Ce système peut néanmoins représenter quelques contraintes pour les entreprises qui visent un marché public sud-africain, comme cela a été le cas pour GSDI. « Au tout début, Jacques, le président du groupe, n’avait aucune idée de ce genre de pratiques. Lui qui a créé l’entreprise et possède 100 % de son actionnariat, il a été perturbé d’apprendre qu'il devait céder des parts », se souvient Vincent Houdeville, son branch manager Afrique du Sud. « Il est important de vérifier si le secteur d’activité sur lequel on souhaite se lancer est touché par cette politique ou non ». Marc Cagnard complète : « on trouve deux types de marché : celui de la commande publique qui répond à des normes juridiques et avec des lenteurs comme on en retrouve dans plusieurs pays d’Afrique, et un secteur privé très libéral, à l'anglo-saxonne, très dynamique ». Le privé reprend ainsi un certain nombre de codes de la culture d’affaire anglo-saxonne, que cela soit sur l’importance de la ponctualité (« time is money ») ou sur le besoin de bien s’entourer d’avocats d’affaires sur les aspects contractuels. Vincent Houdeville conseille d’ailleurs de se rapprocher d’entreprises déjà implantées pour avoir les recommandations d'un avocat ou d'un conseiller de confiance, ou bien de demander à Business France et CCI France Afrique du Sud pour avoir les bons contacts. 

Quelques conseils pour se développer en Afrique du Sud  

Pour s’exporter en Afrique du Sud, Marc Cagnard, le directeur Afrique Sub-saharienne de Business France, admet qu’il est préférable d’avoir une première expérience de l’international, qui sera d’autant plus appréciée si elle est en Afrique.
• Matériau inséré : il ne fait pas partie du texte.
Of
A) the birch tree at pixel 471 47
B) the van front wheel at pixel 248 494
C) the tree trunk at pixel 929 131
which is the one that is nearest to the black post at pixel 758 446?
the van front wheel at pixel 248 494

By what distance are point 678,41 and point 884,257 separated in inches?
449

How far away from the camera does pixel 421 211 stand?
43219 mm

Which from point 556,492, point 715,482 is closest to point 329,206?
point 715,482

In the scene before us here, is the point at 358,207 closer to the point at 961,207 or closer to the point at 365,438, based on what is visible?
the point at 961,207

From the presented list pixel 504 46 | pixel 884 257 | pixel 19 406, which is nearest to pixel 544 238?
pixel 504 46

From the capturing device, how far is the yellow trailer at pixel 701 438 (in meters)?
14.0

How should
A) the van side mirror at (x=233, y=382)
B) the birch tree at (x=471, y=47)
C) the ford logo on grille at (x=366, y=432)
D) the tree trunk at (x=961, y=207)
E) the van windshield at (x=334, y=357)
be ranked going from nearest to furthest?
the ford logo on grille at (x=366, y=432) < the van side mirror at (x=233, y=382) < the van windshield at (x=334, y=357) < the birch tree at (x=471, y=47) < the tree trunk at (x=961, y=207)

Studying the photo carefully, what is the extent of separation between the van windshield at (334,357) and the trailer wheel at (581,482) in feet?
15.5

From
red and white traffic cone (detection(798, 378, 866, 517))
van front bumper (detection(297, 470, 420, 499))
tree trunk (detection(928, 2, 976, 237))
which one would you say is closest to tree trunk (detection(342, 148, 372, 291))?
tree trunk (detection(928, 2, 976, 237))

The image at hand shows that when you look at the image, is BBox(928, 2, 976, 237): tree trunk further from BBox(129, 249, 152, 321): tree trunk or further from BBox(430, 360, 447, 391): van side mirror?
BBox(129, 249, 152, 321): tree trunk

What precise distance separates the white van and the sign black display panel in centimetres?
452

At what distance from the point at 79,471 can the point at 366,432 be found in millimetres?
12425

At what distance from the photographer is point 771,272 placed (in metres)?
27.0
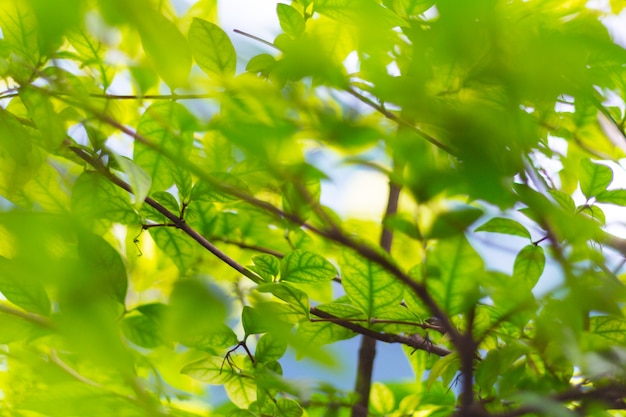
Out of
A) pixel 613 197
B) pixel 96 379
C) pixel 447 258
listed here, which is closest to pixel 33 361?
pixel 447 258

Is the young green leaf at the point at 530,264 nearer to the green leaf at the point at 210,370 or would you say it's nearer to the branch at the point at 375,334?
the branch at the point at 375,334

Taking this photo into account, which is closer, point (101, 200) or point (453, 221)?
point (453, 221)

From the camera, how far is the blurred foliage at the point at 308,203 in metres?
0.19

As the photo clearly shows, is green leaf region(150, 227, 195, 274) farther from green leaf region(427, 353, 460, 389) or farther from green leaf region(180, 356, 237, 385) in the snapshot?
green leaf region(427, 353, 460, 389)

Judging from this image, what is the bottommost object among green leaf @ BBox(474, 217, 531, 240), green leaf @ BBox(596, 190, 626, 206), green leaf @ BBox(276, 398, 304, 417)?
green leaf @ BBox(276, 398, 304, 417)

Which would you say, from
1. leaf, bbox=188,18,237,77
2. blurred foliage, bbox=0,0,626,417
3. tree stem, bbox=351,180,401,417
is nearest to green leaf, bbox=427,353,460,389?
blurred foliage, bbox=0,0,626,417

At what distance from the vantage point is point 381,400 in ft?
1.87

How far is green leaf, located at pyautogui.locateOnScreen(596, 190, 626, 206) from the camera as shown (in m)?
0.45

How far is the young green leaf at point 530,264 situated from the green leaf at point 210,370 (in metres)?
0.19

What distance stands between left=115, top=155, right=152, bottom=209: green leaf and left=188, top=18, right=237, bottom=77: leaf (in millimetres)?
139

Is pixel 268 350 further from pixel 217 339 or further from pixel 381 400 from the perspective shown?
pixel 381 400

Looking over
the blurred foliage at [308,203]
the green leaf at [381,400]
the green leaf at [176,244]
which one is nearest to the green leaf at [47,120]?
the blurred foliage at [308,203]

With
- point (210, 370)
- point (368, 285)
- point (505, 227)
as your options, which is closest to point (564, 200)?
point (505, 227)

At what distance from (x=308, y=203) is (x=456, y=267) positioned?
80 millimetres
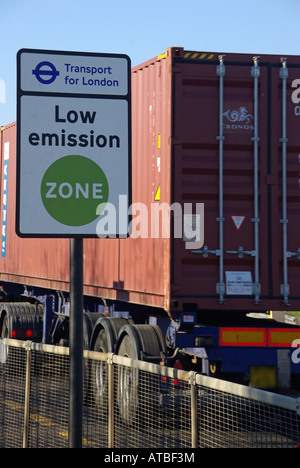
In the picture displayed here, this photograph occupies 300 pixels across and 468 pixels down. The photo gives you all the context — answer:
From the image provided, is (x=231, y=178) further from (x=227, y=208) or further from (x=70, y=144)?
(x=70, y=144)

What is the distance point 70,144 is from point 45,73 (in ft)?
1.37

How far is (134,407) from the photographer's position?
6.72 meters

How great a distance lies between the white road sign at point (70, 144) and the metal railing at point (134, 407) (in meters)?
1.39

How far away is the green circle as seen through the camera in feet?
14.5

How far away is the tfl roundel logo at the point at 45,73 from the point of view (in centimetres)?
446

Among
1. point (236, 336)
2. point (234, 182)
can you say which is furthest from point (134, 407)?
point (234, 182)

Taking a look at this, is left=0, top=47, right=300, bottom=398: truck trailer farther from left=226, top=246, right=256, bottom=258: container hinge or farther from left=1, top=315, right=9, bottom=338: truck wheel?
left=1, top=315, right=9, bottom=338: truck wheel

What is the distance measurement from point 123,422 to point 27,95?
2.96m

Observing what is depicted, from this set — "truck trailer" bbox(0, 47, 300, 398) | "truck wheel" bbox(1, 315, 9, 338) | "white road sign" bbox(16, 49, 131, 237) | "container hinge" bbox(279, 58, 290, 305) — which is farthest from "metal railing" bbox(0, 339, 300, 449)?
"truck wheel" bbox(1, 315, 9, 338)

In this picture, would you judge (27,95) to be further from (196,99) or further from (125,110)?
(196,99)

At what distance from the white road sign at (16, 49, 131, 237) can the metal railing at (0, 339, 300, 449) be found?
54.8 inches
L’anglais est aussi un indispensable, notamment sur son site internet. Côté digital justement, la visibilité sur les réseaux sociaux n’est pas à négliger, l’Afrique du Sud bénéficiant d’un fort taux de pénétration du téléphone mobile. Sur les RH, pour assurer un suivi à moyen-long terme, une équipe export dédiée ou en cours de création est nécessaire. Enfin l’innovation est un indispensable. « En Afrique on innove, on aime bien faire « le saut de grenouille » : on saute les étapes pour arriver immédiatement à ce qui se fait de mieux ». Il est ainsi essentiel de mettre en avant le côté innovant et durable lorsque l’on propose son offre sur le marché. La relance l’est tout autant « parce qu’ils vous ont vu, mais ils ont sûrement rencontré des concurrents derrière aussi ». Malgré ces difficultés, Vincent Houdeville tempère : « C’est un marché très ouvert. Les taxes douanières dépassent rarement les 10 %. Je trouve le marché moins concurrentiel que la France également : on peut facilement s’y faire une place ».